EXTRACTED TEXT:
System processes can now appear in any order in the boot image table.
- Privilege ids can now be assigned both statically or dynamically. The kernel
assigns static privilege ids to kernel tasks and the root system process. Each
id is directly derived from the process number.
- User processes now all share the static privilege id of the root user
process (now INIT).
- sys_privctl split: we have more calls now to let RS set privileges for system
processes. SYS_PRIV_ALLOW / SYS_PRIV_DISALLOW are only used to flip the
RTS_NO_PRIV flag and allow / disallow a process from running. SYS_PRIV_SET_SYS /
SYS_PRIV_SET_USER are used to set privileges for a system / user process.
- boot image table flags split: PROC_FULLVM is the only flag that has been
moved out of the privilege flags and is still maintained in the boot image
table. All the other privilege flags are out of the kernel now.
RS CHANGES:
- RS is the only user-space process who gets to run right after in-kernel
startup.
- RS uses the boot image table from the kernel and three additional boot image
info table (priv table, sys table, dev table) to complete the initialization
of the system.
- RS checks that the entries in the priv table match the entries in the boot
image table to make sure that every process in the boot image gets schedulable.
- RS only uses static privilege ids to set privileges for system services in
the boot image.

LIST OF TASKS:
1. List every call name beginning with "SYS_PRIV_" that appears in the change notes above.
2. From the change notes above, print the passage from "- User processes" to "the kernel now." word for word.

GIVEN DATA:

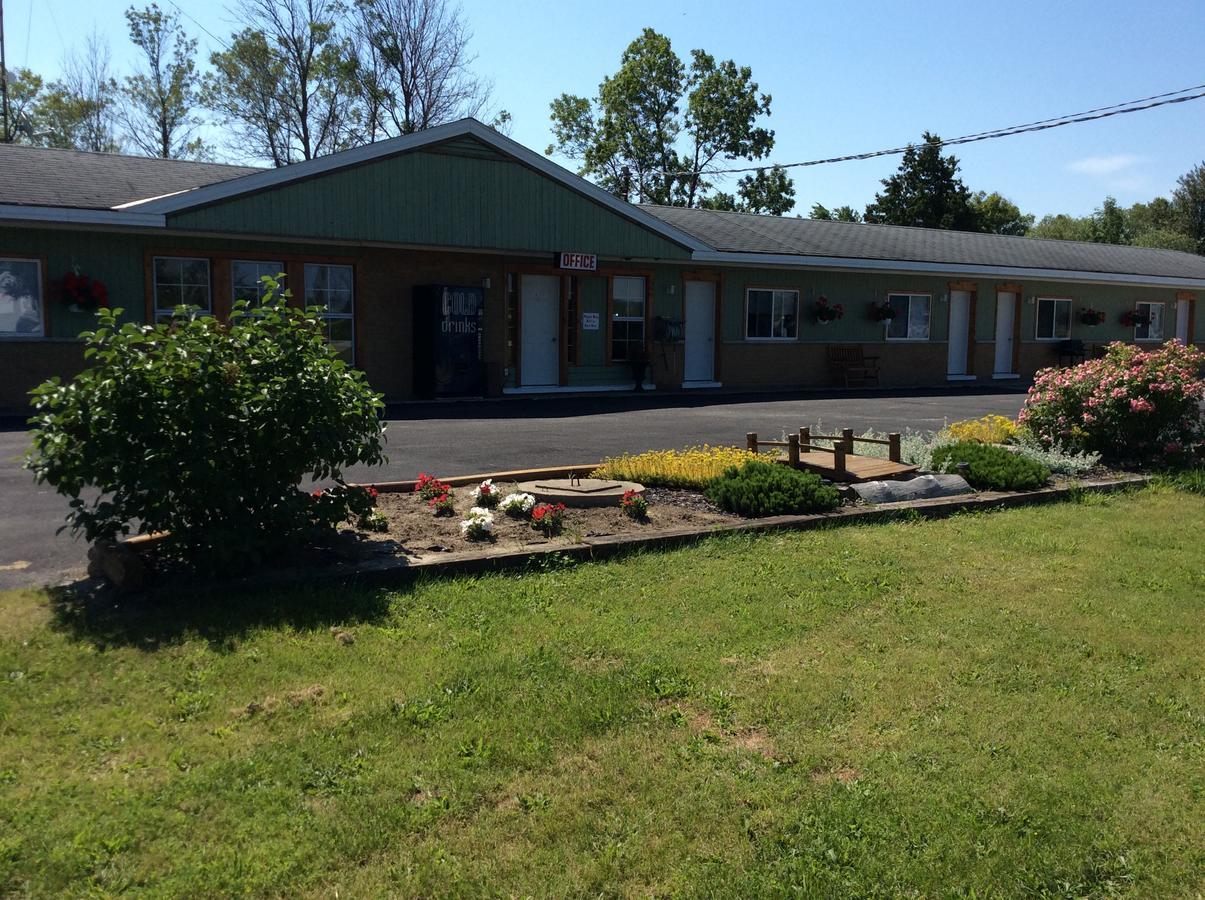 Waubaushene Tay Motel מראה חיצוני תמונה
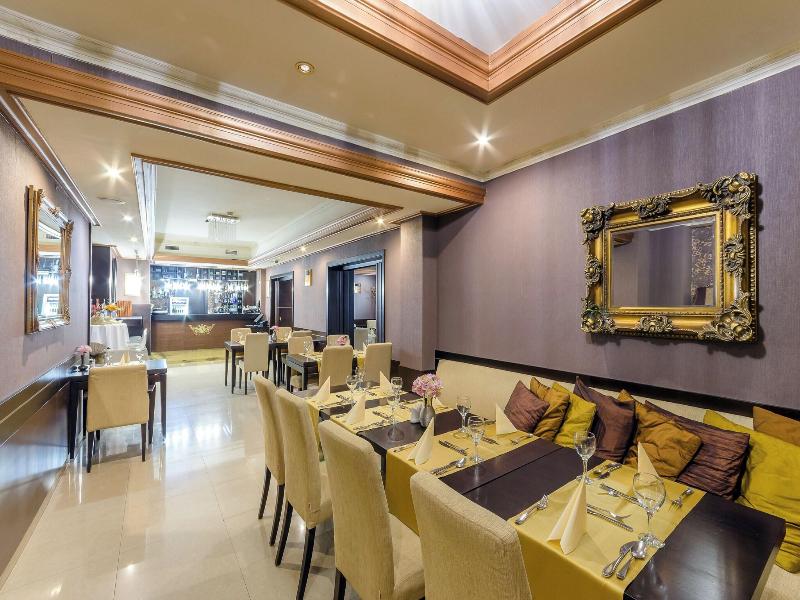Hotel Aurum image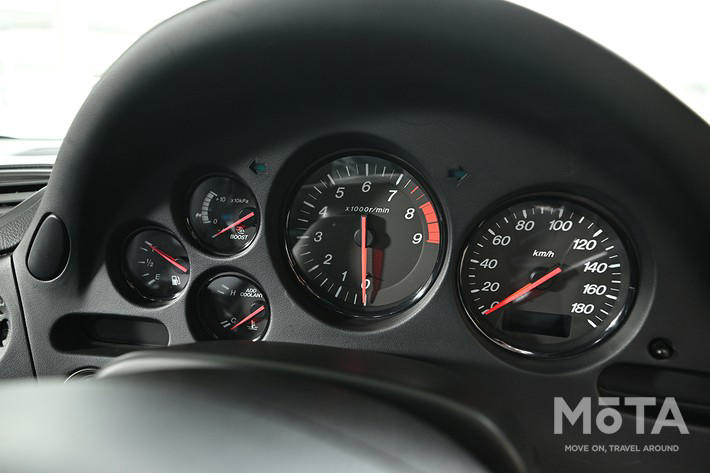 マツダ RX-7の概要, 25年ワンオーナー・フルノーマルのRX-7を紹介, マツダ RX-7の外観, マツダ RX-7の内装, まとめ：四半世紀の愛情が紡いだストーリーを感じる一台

WRITTEN ANSWERS:
1. SYS_PRIV_ALLOW, SYS_PRIV_DISALLOW, SYS_PRIV_SET_SYS, SYS_PRIV_SET_USER

2.
- User processes now all share the static privilege id of the root user
process (now INIT).
- sys_privctl split: we have more calls now to let RS set privileges for system
processes. SYS_PRIV_ALLOW / SYS_PRIV_DISALLOW are only used to flip the
RTS_NO_PRIV flag and allow / disallow a process from running. SYS_PRIV_SET_SYS /
SYS_PRIV_SET_USER are used to set privileges for a system / user process.
- boot image table flags split: PROC_FULLVM is the only flag that has been
moved out of the privilege flags and is still maintained in the boot image
table. All the other privilege flags are out of the kernel now.